CHARLIE SEPULVEDA & the Turnaround/Songs for Nat: One of the prime movers of the Latin jazz renaissance fished you in. The Nat in the title has nothing to do with any of the Nats in jazz's back pages, it's his wife Natalia that gets the nod on who these songs are for. Still fresh after leading this crew for 25 years through 9 albums, the trumpeter remains most right on as a leader, player and writer. A solid set throughout, it's accessible enough for gringos and a full throttle treat for every one. Well done.
(High Note 7316)
HOUSTON PERSON & RON CARTER/Remember Love: These old school cats are facing off fro their 6th duet in 25 years and do they ever show how to get the job done. Sax, bass good vibes and chops to spare make this deceptively simple set a must. Seeming like up market dinner music at first blush, if you wandered into a boite and heard this playing, you'd never leave. Old school all the way but with never a false note from either of their axes, this is the kind of stuff that made you a music fan in the first place. Elegance in motion, this is an uncut dose of the real deal.
(High Note 7315)
ROB DIXON TRIO/Coast to Crossroads: So, a legendary sax man wakes up one morning, calls Charlie Hunter and Mike Clark and asks if they feel like making a new record. Hunter agrees but only if he can produce. Did it really go down that way? Who knows? Tell you what though, this is about as funky as three jazz cats can get with very little help beyond their own 30 fingers between them. Jazz and funk meet up hard here and the result is as fresh as all outdoors on a good day. Hot stuff from cats that don't know who to do anything else.

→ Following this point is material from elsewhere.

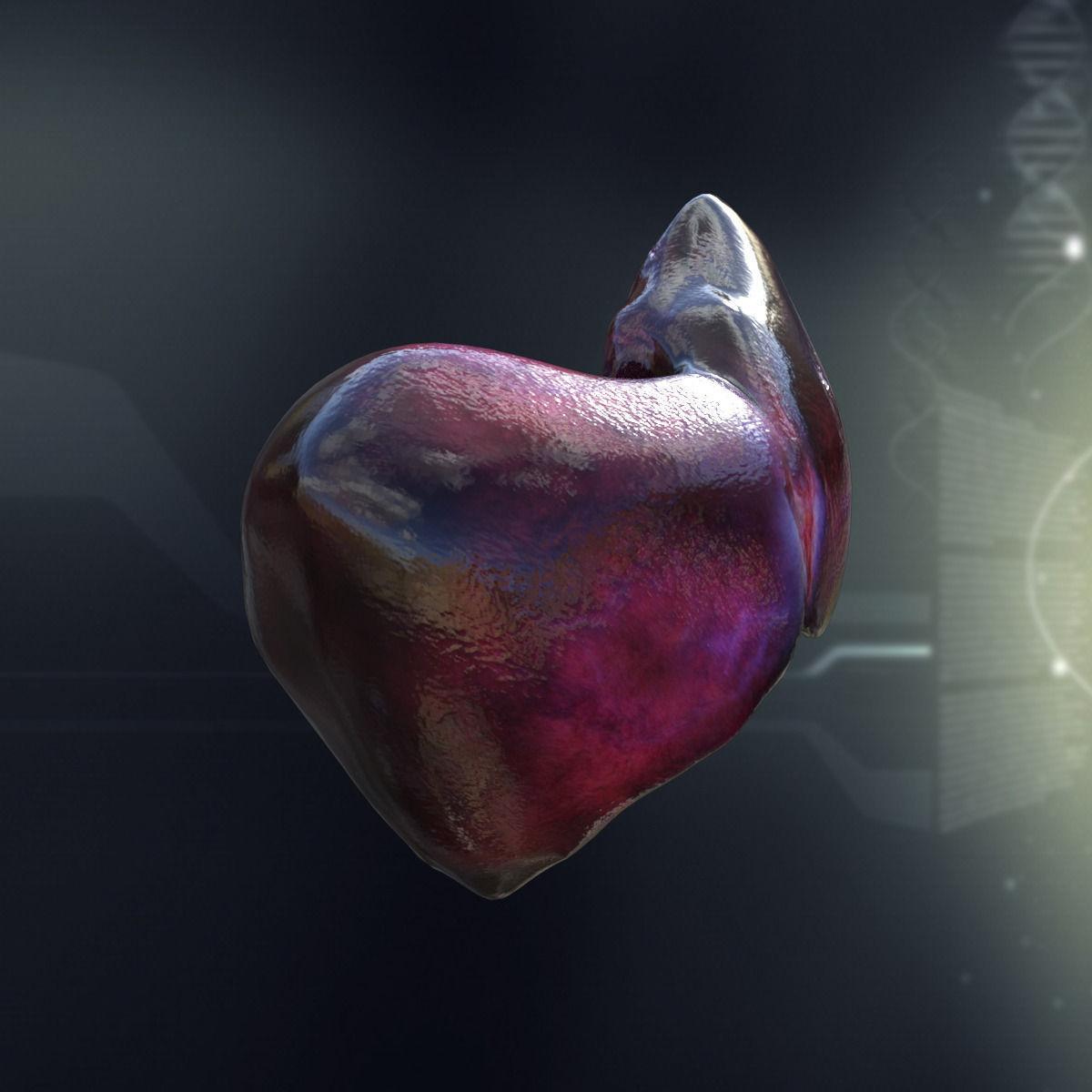 Human Liver Anatomy 3D Model .max .obj .3ds .fbx .c4d .lwo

TIM RACHBACH/Under One Moon: A straight ahead drummer that knows the tradition rounds up a solid crew that knows a thing or two about left leaning jazz and the fur flies. Feeling like a high minded, sitting down jazz date that never get pretentious, Rachbach is a smart and savvy leader that knows when to hold tight and when to loosen the reigns. Left leaning, after hours fans has a joy to behold here.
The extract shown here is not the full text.